The choir I just joined, the Labor Heritage Rockin’ Solidarity Choir, performed “A Musical Biography of Pete Seeger” at the First Unitarian Universalist Society of San Francisco this morning. We were the main event in their worship service. After being introduced by their choir director, we filed up onto the stage at the front of their worship space, dressed in our black t-shirts and black pants. This “musical biography” combines narration and semi-staged dramatic vignettes, with songs which Seeger either wrote or made famous.
About ten minutes into our performance, the congregation applauded one of the songs. I was a little surprised; I could hear the bass section well and I knew we had not been at our best. But from where I stood I couldn’t hear the rest of the sections very well, I had no idea how the choir as a whole sounded. Then came the dramatic vignette where Seeger goes before the House Un-American Activities Committee, and when he is asked if he ever joined the Communist Party, he pleads the First Amendment, saying that he shouldn’t have to answer any questions relating to his freedom to associate. The congregation applauded for that, and I realized that they really liked what they were seeing and hearing.
I was a little surprised by this, because I kept hearing all the things the bass section did wrong — we fumbled some key entrances, we weren’t all singing in unison a few times, all the moments when we messed up. I was also all too aware of my own shortcomings as a singer — I don’t have the breath control I should, I’m not a confident enough singer that I can always stick to the written music when the singers around me are singing wrong notes, I sometimes lose my concentration. But the congregation didn’t care. They sang along with familiar songs like “Guantanmera,” and “If I Had a Hammer.” The soloists were very good; the speakers were moving; the message behind this musical biography was deeply moving; and, in spite our technical and musical faults, our section sang with feeling and power, and though I couldn’t really hear them I assume the rest of the choir did too.
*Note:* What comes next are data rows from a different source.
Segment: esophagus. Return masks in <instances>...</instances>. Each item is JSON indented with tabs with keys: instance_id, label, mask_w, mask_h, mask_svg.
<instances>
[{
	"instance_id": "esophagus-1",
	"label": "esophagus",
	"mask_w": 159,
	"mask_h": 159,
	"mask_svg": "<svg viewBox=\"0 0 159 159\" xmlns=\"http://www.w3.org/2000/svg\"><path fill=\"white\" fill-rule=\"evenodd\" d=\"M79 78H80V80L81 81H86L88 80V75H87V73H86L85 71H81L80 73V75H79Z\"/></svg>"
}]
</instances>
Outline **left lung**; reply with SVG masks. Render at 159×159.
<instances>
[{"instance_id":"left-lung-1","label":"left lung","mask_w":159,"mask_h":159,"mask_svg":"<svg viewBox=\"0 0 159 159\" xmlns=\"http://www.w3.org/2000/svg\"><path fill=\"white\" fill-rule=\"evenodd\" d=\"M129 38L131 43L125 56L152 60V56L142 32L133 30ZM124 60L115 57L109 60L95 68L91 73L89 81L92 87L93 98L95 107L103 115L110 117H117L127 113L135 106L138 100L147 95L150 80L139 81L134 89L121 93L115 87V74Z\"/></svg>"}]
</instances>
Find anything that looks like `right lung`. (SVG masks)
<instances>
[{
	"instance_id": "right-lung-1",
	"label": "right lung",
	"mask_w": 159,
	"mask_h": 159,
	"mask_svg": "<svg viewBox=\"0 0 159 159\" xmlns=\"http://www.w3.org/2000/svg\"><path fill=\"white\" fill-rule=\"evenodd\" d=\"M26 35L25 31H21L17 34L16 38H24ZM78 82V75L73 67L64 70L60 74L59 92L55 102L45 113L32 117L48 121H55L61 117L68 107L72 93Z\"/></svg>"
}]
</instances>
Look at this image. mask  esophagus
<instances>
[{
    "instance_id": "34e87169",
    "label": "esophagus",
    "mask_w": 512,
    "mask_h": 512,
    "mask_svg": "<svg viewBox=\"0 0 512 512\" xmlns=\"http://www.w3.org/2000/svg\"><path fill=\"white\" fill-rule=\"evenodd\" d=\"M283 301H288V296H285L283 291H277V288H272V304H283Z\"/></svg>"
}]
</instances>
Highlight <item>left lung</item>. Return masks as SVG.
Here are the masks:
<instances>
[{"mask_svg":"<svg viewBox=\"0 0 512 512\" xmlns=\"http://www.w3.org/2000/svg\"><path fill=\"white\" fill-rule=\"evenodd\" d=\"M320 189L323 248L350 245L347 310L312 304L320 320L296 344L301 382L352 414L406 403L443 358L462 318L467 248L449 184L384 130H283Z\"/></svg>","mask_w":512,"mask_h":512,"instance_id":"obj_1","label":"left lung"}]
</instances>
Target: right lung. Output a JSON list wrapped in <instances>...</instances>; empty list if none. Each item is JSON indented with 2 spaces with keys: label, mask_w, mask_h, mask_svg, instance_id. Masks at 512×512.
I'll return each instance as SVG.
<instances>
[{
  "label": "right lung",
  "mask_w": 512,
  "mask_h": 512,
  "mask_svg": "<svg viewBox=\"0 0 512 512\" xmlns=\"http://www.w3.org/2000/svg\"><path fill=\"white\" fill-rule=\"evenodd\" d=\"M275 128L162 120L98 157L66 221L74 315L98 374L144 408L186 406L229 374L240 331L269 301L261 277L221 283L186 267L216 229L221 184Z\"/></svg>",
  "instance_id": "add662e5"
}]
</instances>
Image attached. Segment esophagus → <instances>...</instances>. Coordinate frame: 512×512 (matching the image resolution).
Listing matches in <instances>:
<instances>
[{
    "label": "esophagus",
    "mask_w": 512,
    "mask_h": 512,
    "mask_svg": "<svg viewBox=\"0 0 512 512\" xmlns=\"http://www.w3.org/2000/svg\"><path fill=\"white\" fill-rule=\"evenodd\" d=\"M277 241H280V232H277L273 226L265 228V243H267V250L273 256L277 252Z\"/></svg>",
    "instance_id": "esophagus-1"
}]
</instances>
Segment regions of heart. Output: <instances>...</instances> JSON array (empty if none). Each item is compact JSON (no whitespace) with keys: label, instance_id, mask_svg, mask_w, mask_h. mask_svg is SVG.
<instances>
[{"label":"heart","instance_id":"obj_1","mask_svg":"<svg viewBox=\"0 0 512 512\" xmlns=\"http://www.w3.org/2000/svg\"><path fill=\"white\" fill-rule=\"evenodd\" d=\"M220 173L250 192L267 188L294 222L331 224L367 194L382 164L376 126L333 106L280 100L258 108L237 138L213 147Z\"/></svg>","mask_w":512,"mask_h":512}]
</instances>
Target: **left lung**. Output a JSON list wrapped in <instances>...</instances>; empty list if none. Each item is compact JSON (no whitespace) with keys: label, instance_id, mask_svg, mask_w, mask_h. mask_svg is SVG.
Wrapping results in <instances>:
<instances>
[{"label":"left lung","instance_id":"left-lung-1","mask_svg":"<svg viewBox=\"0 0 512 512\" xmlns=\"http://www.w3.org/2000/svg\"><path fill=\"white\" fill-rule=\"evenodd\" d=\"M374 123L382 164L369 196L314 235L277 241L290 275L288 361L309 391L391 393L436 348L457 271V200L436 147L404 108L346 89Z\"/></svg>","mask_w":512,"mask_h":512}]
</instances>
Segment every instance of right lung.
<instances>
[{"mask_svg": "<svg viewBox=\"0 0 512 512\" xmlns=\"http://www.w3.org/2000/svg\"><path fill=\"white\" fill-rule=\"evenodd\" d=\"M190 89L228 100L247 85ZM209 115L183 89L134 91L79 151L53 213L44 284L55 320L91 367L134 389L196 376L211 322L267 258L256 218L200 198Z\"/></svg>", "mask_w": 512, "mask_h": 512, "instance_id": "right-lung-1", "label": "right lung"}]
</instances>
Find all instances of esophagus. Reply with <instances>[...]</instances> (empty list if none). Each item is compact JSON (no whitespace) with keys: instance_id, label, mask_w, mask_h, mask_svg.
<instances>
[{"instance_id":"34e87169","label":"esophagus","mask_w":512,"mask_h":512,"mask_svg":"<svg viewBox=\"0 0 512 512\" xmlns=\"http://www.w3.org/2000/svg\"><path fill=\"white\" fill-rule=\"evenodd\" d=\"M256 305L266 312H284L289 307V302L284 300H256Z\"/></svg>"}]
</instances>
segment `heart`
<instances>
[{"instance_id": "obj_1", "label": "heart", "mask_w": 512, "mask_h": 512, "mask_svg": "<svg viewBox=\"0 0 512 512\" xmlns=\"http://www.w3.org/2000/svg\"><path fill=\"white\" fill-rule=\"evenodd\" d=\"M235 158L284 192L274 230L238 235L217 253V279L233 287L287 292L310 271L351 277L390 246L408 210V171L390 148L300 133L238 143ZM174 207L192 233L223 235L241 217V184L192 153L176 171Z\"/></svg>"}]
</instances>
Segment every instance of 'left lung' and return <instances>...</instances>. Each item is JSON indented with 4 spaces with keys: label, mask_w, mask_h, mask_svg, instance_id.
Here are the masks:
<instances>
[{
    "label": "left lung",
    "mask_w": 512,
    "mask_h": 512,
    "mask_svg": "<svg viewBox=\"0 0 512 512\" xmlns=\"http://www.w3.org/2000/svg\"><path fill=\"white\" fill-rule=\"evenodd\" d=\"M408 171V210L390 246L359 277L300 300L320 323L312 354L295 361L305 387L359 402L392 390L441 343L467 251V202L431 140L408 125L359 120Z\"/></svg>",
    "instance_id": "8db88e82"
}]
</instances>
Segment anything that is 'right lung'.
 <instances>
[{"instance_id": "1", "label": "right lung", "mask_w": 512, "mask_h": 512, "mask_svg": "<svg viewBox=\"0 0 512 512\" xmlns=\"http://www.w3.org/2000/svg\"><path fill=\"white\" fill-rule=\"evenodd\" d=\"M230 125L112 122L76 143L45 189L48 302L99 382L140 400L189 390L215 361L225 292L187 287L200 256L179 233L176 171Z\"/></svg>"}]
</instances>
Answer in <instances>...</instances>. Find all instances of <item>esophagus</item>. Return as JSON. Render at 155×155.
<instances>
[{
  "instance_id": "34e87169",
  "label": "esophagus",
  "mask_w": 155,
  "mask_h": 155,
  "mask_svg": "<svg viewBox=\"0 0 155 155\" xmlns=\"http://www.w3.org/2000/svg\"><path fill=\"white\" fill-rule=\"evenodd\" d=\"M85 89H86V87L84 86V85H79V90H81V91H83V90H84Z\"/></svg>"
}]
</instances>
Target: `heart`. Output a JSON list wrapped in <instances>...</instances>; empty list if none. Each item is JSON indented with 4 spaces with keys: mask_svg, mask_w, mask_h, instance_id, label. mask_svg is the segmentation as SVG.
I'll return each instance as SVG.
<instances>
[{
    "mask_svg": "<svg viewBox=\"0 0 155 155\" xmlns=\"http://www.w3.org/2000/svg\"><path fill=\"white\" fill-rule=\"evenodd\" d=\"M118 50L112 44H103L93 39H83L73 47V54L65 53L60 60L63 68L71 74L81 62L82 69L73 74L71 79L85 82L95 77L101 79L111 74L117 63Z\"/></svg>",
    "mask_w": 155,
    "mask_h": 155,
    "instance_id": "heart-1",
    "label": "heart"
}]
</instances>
The congregation gave us a standing ovation at the end of the worship service. That surprised the heck out of me, although that standing ovation wasn’t really for our choir as performers — that ovation was more for the power of Pete Seeger’s career as a singer and community activist, as captured by the script written by our music director, Pat Wynne. I shouldn’t have been surprised, of course. This kind of thing happens all the time in worship services and amateur musical performances in which an important message is delivered with genuine feeling. But when you’re standing at the far end of the bass section, and you can’t really hear, and all you can do is concentrate on singing the right notes when you’re supposed to, you may not be aware of what’s happening around you.